* **Try it**: For the copy, please give all of the data again exactly and leave the pictures out.

======

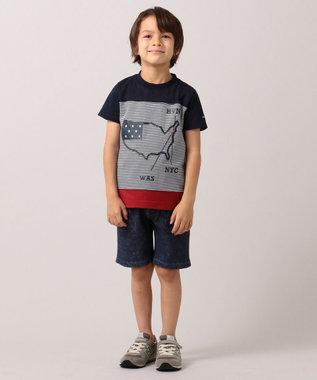 J.PRESS KIDS 【110-130cm】プリント&パイル ハーフパンツ ネイビー系6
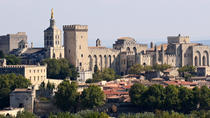 Full Day Avignon Private Tour of Pope's Palace and Chateauneuf du Pape from Nice, Nice, Ports of ...
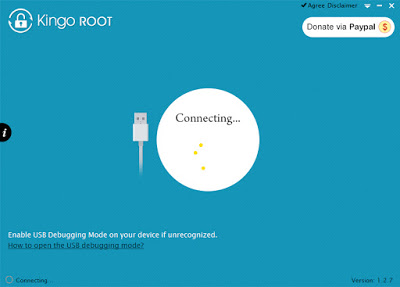 Kingroot-App-Features-For-PC-Laptop-Android-OS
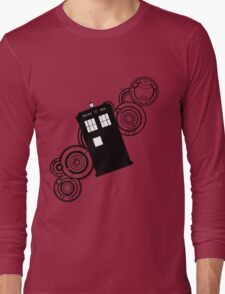 doctor who tardis r Long Sleeve T-Shirt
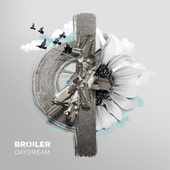 Daydream by Broiler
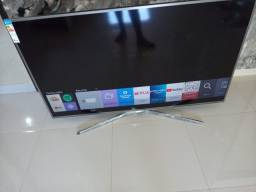 Smart TV Samsung 4K 60  polegadas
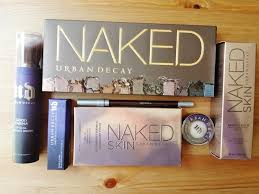 urban decay make up must haves for day look 800x600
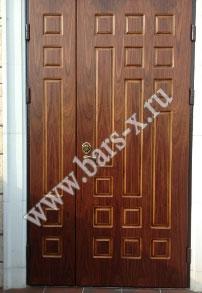 двери входные металлические в орехово борисово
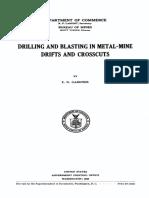 USBM-311.pdf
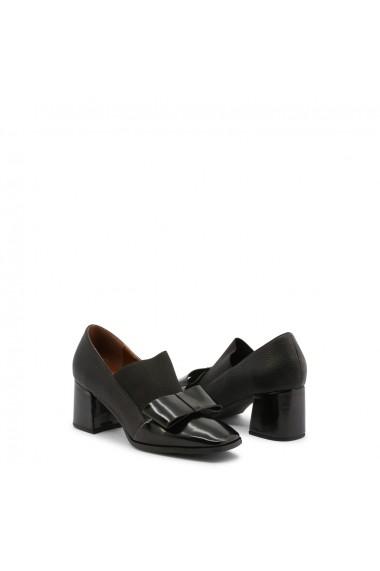 Pantofi cu toc Roccobarocco RBSC2FJ03STD_NERO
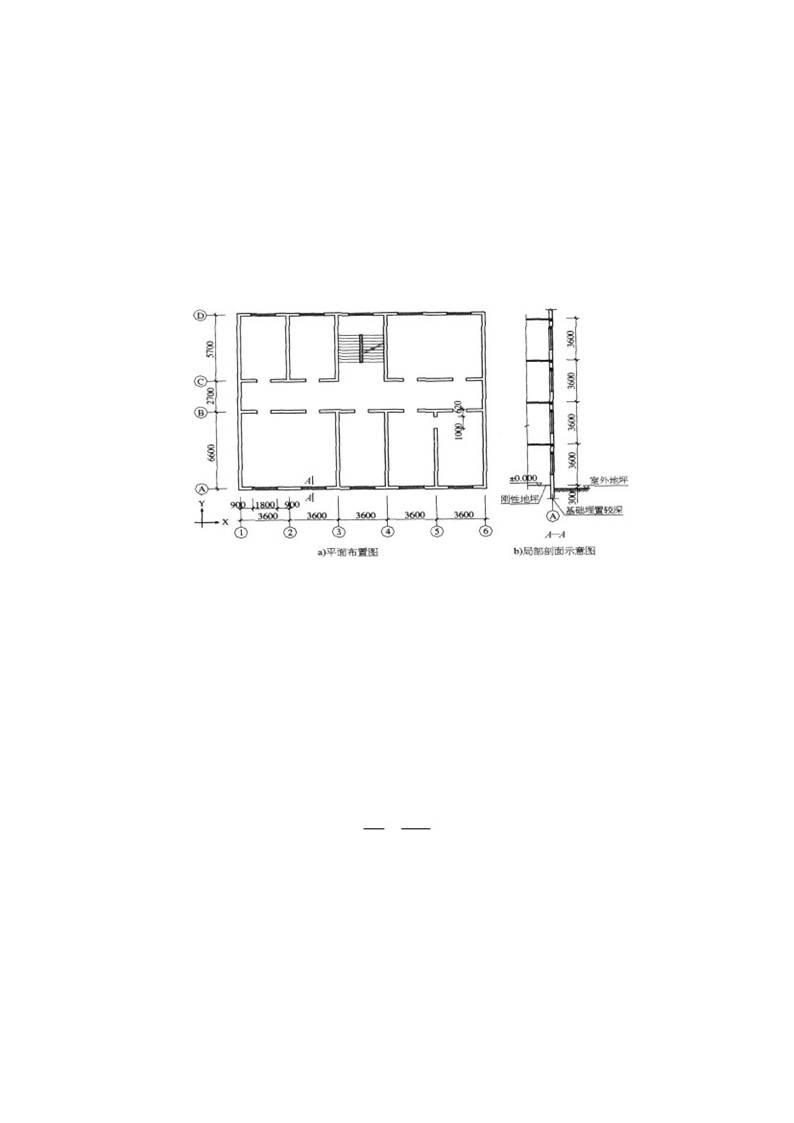 【解析】根据《砌体结构设计规范》(gb 50003—2011)第 3.2.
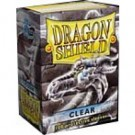 Dragon Shield Standard Sleeves - Clear (100 Sleeves) 10001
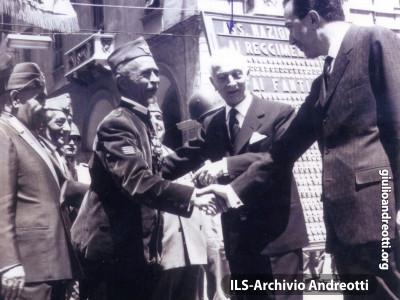 26 giugno 1963. Manifestazione con Andreotti e il Presidente Antonio Segni a Sassari.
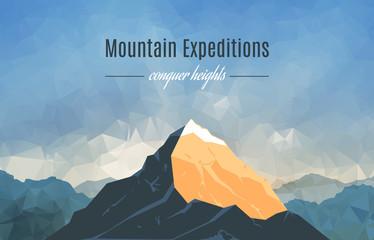 Landscape With Mountain Peak 2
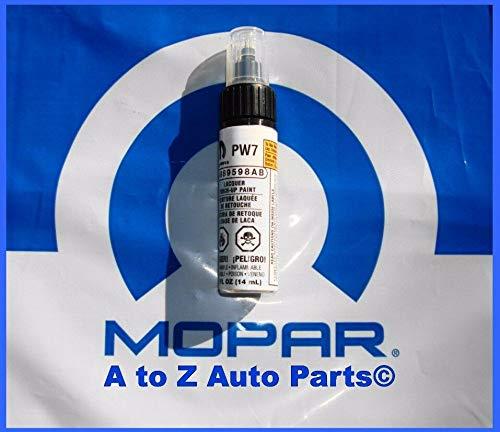 Chrysler / Dodge / Jeep BRIGHT WHITE C/C Touch Up Paint (PW7) 9598 Mopar OEM
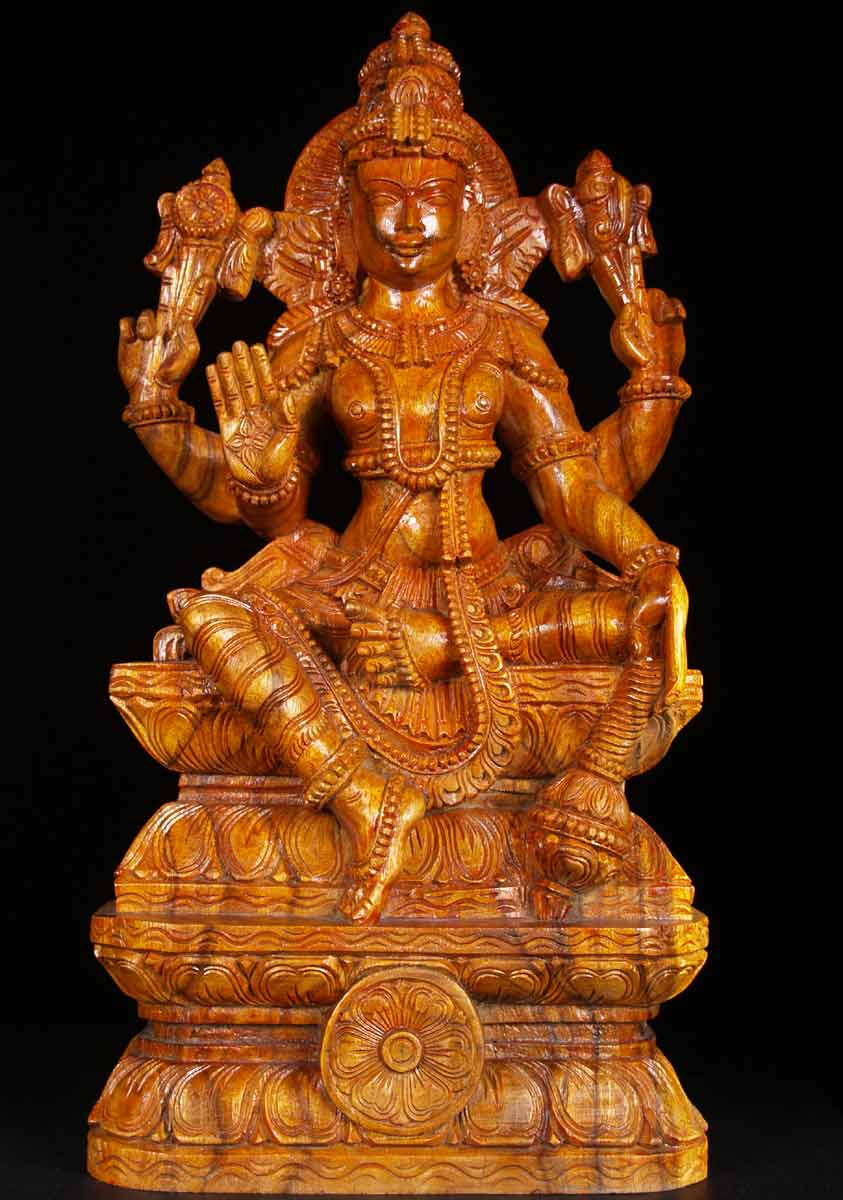 """What Is Freight Shipping >> SOLD Wooden Lord Vishnu Statue 24"""" (#59w2v): Hindu Gods ..."""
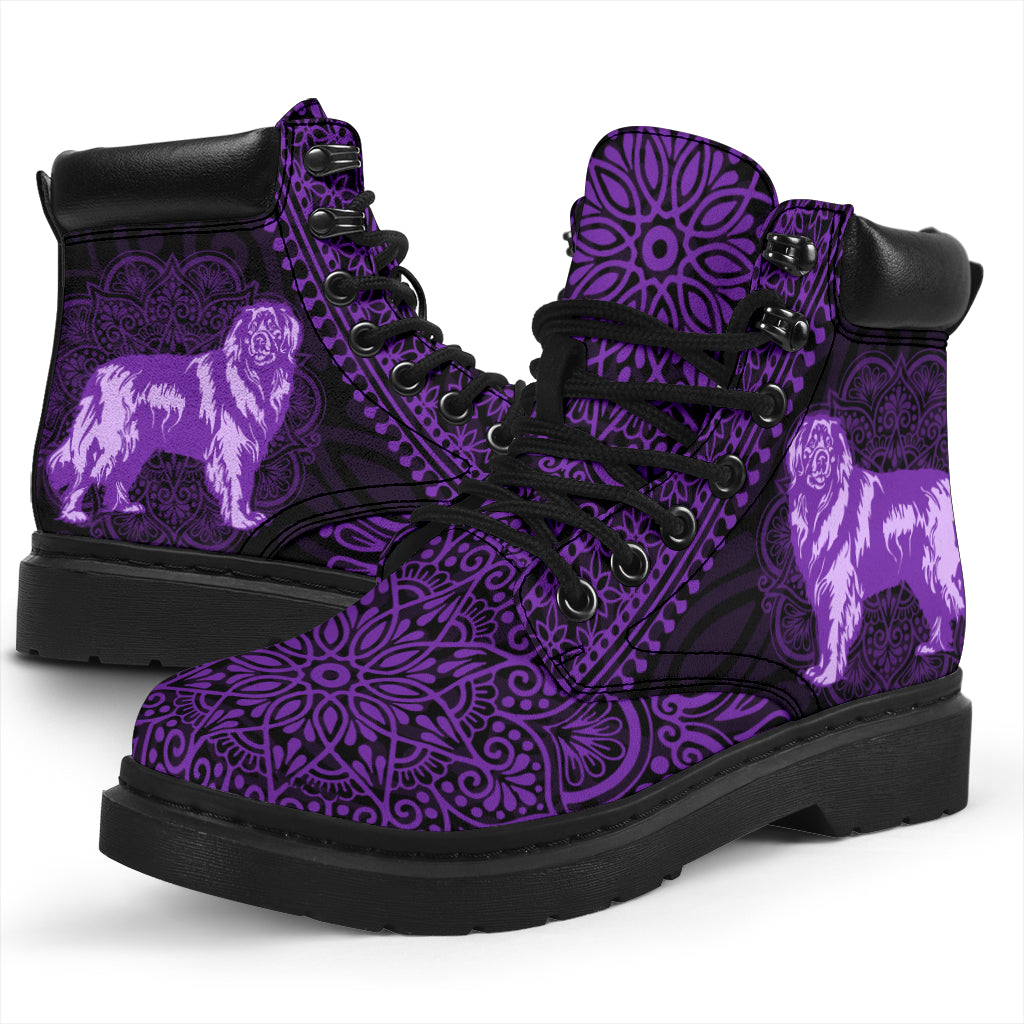Leonberger Mandala All-Season Boots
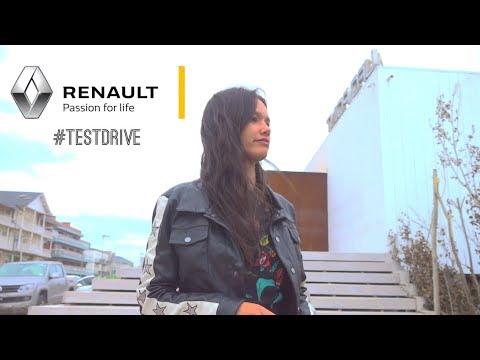 Renault #VeranoKwid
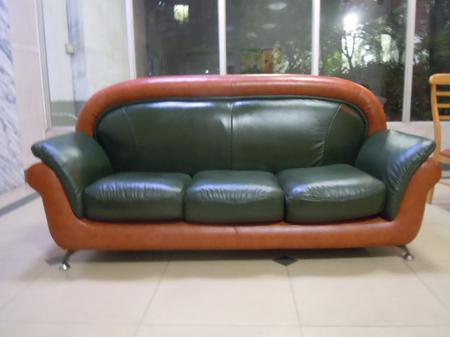 推荐优质的沙发换皮翻新服务 ——价格划算的沙发换皮翻新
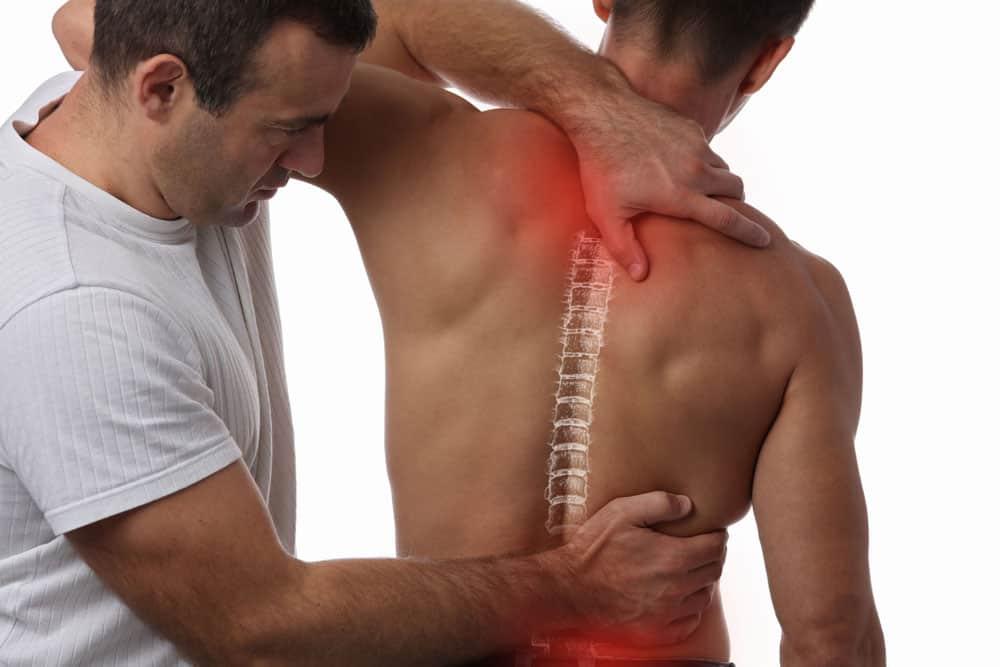 osteopathie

======

* **Your response**:
 J.PRESS KIDS 【110-130cm】プリント&パイル ハーフパンツ ネイビー系6
 Full Day Avignon Private Tour of Pope's Palace and Chateauneuf du Pape from Nice, Nice, Ports of ...
 Kingroot-App-Features-For-PC-Laptop-Android-OS
 doctor who tardis r Long Sleeve T-Shirt
 Daydream by Broiler
 Smart TV Samsung 4K 60  polegadas
 urban decay make up must haves for day look 800x600
 двери входные металлические в орехово борисово
 USBM-311.pdf
 Pantofi cu toc Roccobarocco RBSC2FJ03STD_NERO
 【解析】根据《砌体结构设计规范》(gb 50003—2011)第 3.2.
 Dragon Shield Standard Sleeves - Clear (100 Sleeves) 10001
 26 giugno 1963. Manifestazione con Andreotti e il Presidente Antonio Segni a Sassari.
 Landscape With Mountain Peak 2
 Chrysler / Dodge / Jeep BRIGHT WHITE C/C Touch Up Paint (PW7) 9598 Mopar OEM
 """What Is Freight Shipping >> SOLD Wooden Lord Vishnu Statue 24"""" (#59w2v): Hindu Gods ..."""
Leonberger Mandala All-Season Boots
 Renault #VeranoKwid
 推荐优质的沙发换皮翻新服务 ——价格划算的沙发换皮翻新
 osteopathie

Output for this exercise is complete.